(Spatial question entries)
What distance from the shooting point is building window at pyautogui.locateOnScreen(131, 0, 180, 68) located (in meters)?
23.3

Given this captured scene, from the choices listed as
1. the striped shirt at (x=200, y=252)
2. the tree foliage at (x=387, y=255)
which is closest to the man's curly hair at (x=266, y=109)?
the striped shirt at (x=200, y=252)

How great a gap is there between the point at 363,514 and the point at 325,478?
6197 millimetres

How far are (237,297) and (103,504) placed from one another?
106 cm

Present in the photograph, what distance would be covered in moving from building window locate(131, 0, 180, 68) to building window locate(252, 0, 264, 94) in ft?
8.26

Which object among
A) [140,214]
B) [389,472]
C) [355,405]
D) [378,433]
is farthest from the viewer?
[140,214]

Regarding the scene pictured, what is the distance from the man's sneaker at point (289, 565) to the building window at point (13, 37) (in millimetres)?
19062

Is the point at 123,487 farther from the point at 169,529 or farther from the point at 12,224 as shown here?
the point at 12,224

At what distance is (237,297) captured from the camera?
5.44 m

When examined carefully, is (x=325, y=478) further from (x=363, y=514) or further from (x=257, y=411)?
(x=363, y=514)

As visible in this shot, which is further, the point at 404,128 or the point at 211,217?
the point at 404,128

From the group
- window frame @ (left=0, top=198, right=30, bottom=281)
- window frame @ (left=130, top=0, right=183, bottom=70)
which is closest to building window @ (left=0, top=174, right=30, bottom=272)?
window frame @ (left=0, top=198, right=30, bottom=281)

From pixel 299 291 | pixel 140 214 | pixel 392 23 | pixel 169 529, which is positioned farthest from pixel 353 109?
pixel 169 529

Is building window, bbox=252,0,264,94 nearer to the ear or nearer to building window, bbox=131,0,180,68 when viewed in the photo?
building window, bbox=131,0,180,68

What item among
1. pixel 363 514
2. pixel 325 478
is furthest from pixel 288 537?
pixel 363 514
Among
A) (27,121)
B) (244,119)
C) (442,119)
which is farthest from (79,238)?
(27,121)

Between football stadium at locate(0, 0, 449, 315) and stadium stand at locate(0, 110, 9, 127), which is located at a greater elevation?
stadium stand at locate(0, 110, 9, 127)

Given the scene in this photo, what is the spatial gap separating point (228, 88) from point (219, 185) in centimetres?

Your objective -> Present every line of the records above as a numbered list and omit the blank lines.

Answer to this problem ->
1. What distance from the shooting point is building window at pyautogui.locateOnScreen(131, 0, 180, 68) located (in meters)?
2. 23.3
3. Given this captured scene, from the choices listed as
4. 1. the striped shirt at (x=200, y=252)
5. 2. the tree foliage at (x=387, y=255)
6. which is closest to the man's curly hair at (x=266, y=109)?
7. the striped shirt at (x=200, y=252)
8. How great a gap is there between the point at 363,514 and the point at 325,478?
9. 6197 millimetres
10. How far are (237,297) and (103,504) placed from one another?
11. 106 cm
12. Present in the photograph, what distance would be covered in moving from building window locate(131, 0, 180, 68) to building window locate(252, 0, 264, 94) in ft?
13. 8.26
14. Which object among
15. A) [140,214]
16. B) [389,472]
17. C) [355,405]
18. D) [378,433]
19. is farthest from the viewer?
20. [140,214]
21. Regarding the scene pictured, what is the distance from the man's sneaker at point (289, 565) to the building window at point (13, 37) (in millimetres)?
22. 19062
23. Is the point at 123,487 farther from the point at 169,529 or farther from the point at 12,224 as shown here?
24. the point at 12,224
25. At what distance is (237,297) captured from the camera?
26. 5.44 m
27. When examined carefully, is (x=325, y=478) further from (x=363, y=514) or further from (x=257, y=411)?
28. (x=363, y=514)
29. As visible in this shot, which is further, the point at 404,128 or the point at 211,217?
30. the point at 404,128
31. From the group
32. - window frame @ (left=0, top=198, right=30, bottom=281)
33. - window frame @ (left=130, top=0, right=183, bottom=70)
34. which is closest to building window @ (left=0, top=174, right=30, bottom=272)?
35. window frame @ (left=0, top=198, right=30, bottom=281)
36. From pixel 299 291 | pixel 140 214 | pixel 392 23 | pixel 169 529, which is positioned farthest from pixel 353 109?
37. pixel 169 529
38. Is building window, bbox=252,0,264,94 nearer to the ear or nearer to building window, bbox=131,0,180,68 when viewed in the photo?
39. building window, bbox=131,0,180,68
40. What item among
41. 1. pixel 363 514
42. 2. pixel 325 478
43. is furthest from pixel 288 537?
44. pixel 363 514
45. Among
46. A) (27,121)
47. B) (244,119)
48. C) (442,119)
49. which is farthest from (79,238)?
50. (27,121)
51. Between football stadium at locate(0, 0, 449, 315) and stadium stand at locate(0, 110, 9, 127), which is located at a greater elevation?
52. stadium stand at locate(0, 110, 9, 127)
53. Given the scene in this photo, what is the spatial gap separating point (228, 88) from point (219, 185) in centimetres?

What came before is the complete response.